[Document passage]
———

Ben Carson said: “The fact that the government owns 2.4 billion acres of land is ridiculous. What do they need with all that land?”
“I would advocate returning land to the states. It’s not like they’re irresponsible people who don’t care what happens, you know. I just don’t see any benefit from the government owning this much land.”
Land conservation and land transfer advocates are expecting this issue to emerge in the presidential campaign, particularly in the swing states Colorado and Nevada.
First, Carson is way off on the acreage: The federal government does not own 2.4 billion acres of land. The actual land mass of the U.S. is about 2.3 billion acres, according to the Department of Agriculture, and the federal government owns and manages about 640 million acres, concentrated in 11 continental Western states and Alaska.
“The idea of ‘returning’ federal lands in the West to the states is a misnomer because those lands have never been owned by the states,” wrote historian Samuel Hayes in 1989.
Through the Property Clause, the U.S. Constitution gives Congress power to own land. Under the equal footing doctrine, all new states are entitled to the same powers of state government that belonged to the original 13 states. And those states operated under a policy of transferring ownership of federal lands to private and state ownership. Hence, those arguing for the federal government to “return” or for states to “take back” federal land believe that the Western states deserve the same statehood promise to transfer title to public lands as the 13 original states. But in the context of federal land, the equal footing doctrine generally has not applied to federal land ownership, according to the Congressional Research Service analysis.

———

[Dataset extract]
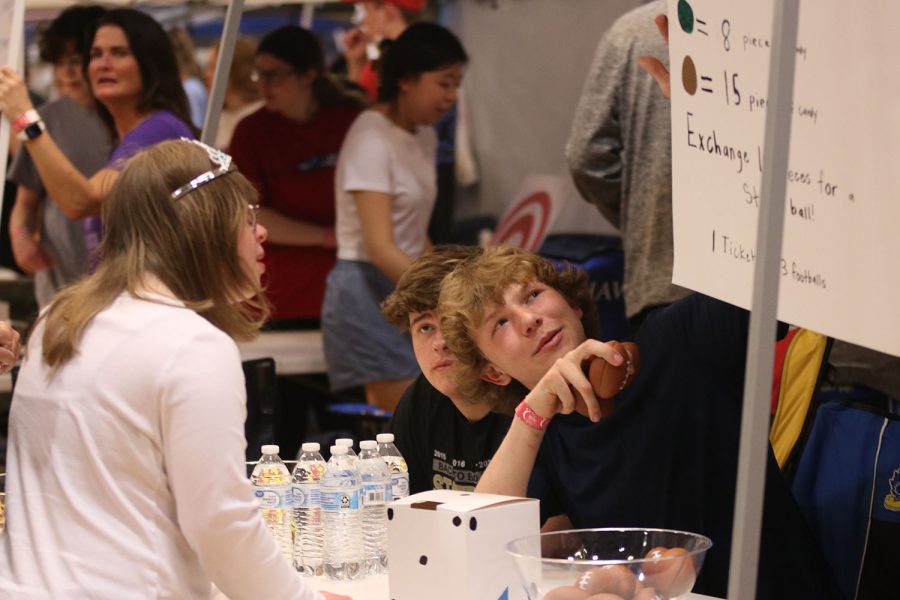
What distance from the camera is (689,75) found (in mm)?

———

[List of tasks]
A – Condense the paragraph of the federal land article that begins "Through the Property Clause" into a short bulleted list that keeps its main facts.
B – Carry the federal land article forward from its final sentence.

[Expected responses]
A –
- The Property Clause of the U.S. Constitution gives Congress the power to own land.
- Under the equal footing doctrine, every new state is entitled to the same powers of state government as the original 13 states.
- The original states operated under a policy of transferring federal lands to private and state ownership.
- Advocates of "returning" federal land therefore argue that Western states deserve the same statehood promise of title transfer.
- According to a Congressional Research Service analysis, the equal footing doctrine generally has not applied to federal land ownership.

B –
After decades of debate over provisions in the equal footing doctrine and the Property Clause, Congress in 1976 passed a law declaring that “the remaining public domain lands generally would remain in federal ownership.”
The American Lands Council has reinvigorated the land transfer movement in nearly every Western state, the Los Angeles Times reported earlier this year.
The American Lands Council also argues that transferring land to states will allow for a more “responsive and accountable stewardship” of the lands. The Colorado Secretary of State recently announced that it has “reasonable grounds to believe” the American Lands Council may have violated rules for failing to report political spending or to register as a lobbyist.
Carson’s rhetoric distorts the context and legal interpretations that are at play. Federal land ownership and the state-federal clash over the issue is complex and nuanced, and Carson’s language blurs the underlying facts. That upped his rating to Two Pinocchio’s.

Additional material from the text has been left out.